Leishmania Priming of Human Dendritic Cells for CD40 Ligand-Induced Interleukin-12p70 Secretion Is Strain and Species Dependent

Mary Ann McDowell,1,{dagger} Mary Marovich,1,{ddagger} Rosalia Lira,1,§ Michael Braun,2 and David Sacks1*

Laboratory of Parasitic Diseases,1 Laboratory of Clinical Investigation, National Institute of Allergy and Infectious Diseases, National Institutes of Health, Bethesda, Maryland 208922

Received 7 January 2002/ Returned for modification 11 March 2002/ Accepted 30 April 2002

A major question in the study of leishmaniasis is what dictates clinical disease expression produced by different Leishmania species, i.e., cutaneous versus systemic and healing versus nonhealing. Animal models using a Leishmania species associated with self-limiting cutaneous disease (L. major) have revealed that protective immunity requires CD40/CD40 ligand (CD40L)-dependent, interleukin-12 (IL-12)-driven Th1 responses. We recently showed that L. major can prime human dendritic cells (DCs) for CD40L-triggered IL-12p70 secretion and that these cells can drive a Th1 response in autologous T cells from sensitized individuals. Here we show that in contrast to L. major, Leishmania species responsible for visceral disease (L. donovani), as well as species associated with persistent, cutaneous lesions and occasional systemic disease (L. tropica), did not induce CD40L-dependent IL-12p70 production, despite comparable levels of uptake by DCs. Up-regulated surface expression of CD40 did not correlate with IL-12p70 production, and appreciable CD40L-induced IL-12p40 secretion was observed in uninfected as well as infected DCs, regardless of species. Reverse transcription-PCR analysis confirmed that the production of heterodimeric IL-12 was limited by expression of IL-12p35 mRNA, which was dependent on both a microbial priming signal and CD40 engagement for its high-level induction. The intrinsic differences in the ability of Leishmania species to prime DCs for CD40L-dependent IL-12p70 secretion may account, at least in part, for the evolution of healing and nonhealing forms of leishmanial disease.

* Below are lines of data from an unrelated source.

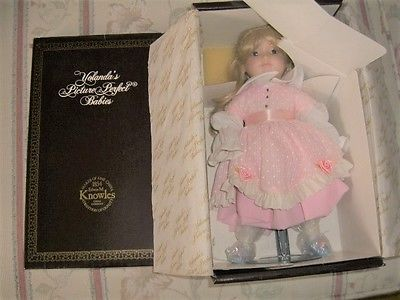 yolanda s picture perfect babies doll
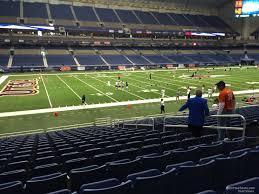 Alamodome Section 116 Utsa Football Rateyourseats Com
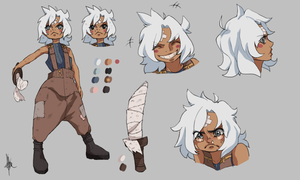 Reference's of a nine years old Pirate ! by KataraDSilver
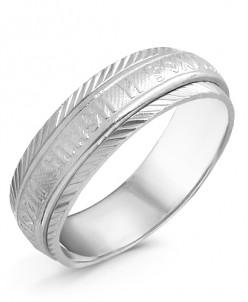 Кольцо из серебра с алмазной огранкой родированное - Спаси и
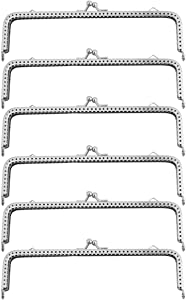 Healifty 6PCS Purse Bag Frame Rectangle Purse Coin Bag Frame Kiss Clasp Lock for DIY Craft Purse MakingBag Making 18CM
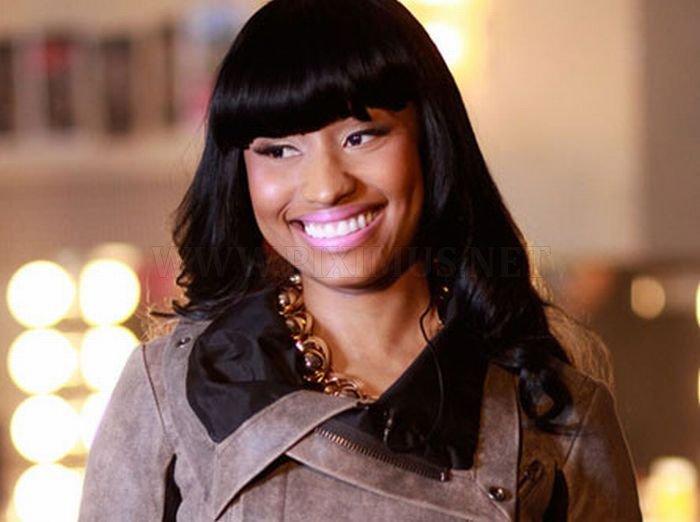 34 Famous Multiracial Celebrities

* Corresponding author. Mailing address: NIAID, Laboratory of Parasitic Diseases, Bldg. 4, Rm. 126, Center Dr. MSC 0425, Bethesda, MD 20892-0425. Phone: (301) 496-0577. Fax: (301) 480-3708. E-mail: dsacks{at}nih.gov.

Editor: J. M. Mansfield

{dagger} Present address: Department of Biological Sciences, University of Notre Dame, Notre Dame, IN 46556.

{ddagger} Present address: U.S. Military HIV Research Program, Rockville, MD 20850.

§ Present address: Instituto de Fisiologia Celular, Universidad Nacional Autonoma de Mexico, 04510 Mexico City, Mexico.

Infection and Immunity, August 2002, p. 3994-4001, Vol. 70, No. 8
0019-9567/02/$04.00+0     DOI: 10.1128/IAI.70.8.3994-4001.2002
Copyright © 2002, American Society for Microbiology. All Rights Reserved.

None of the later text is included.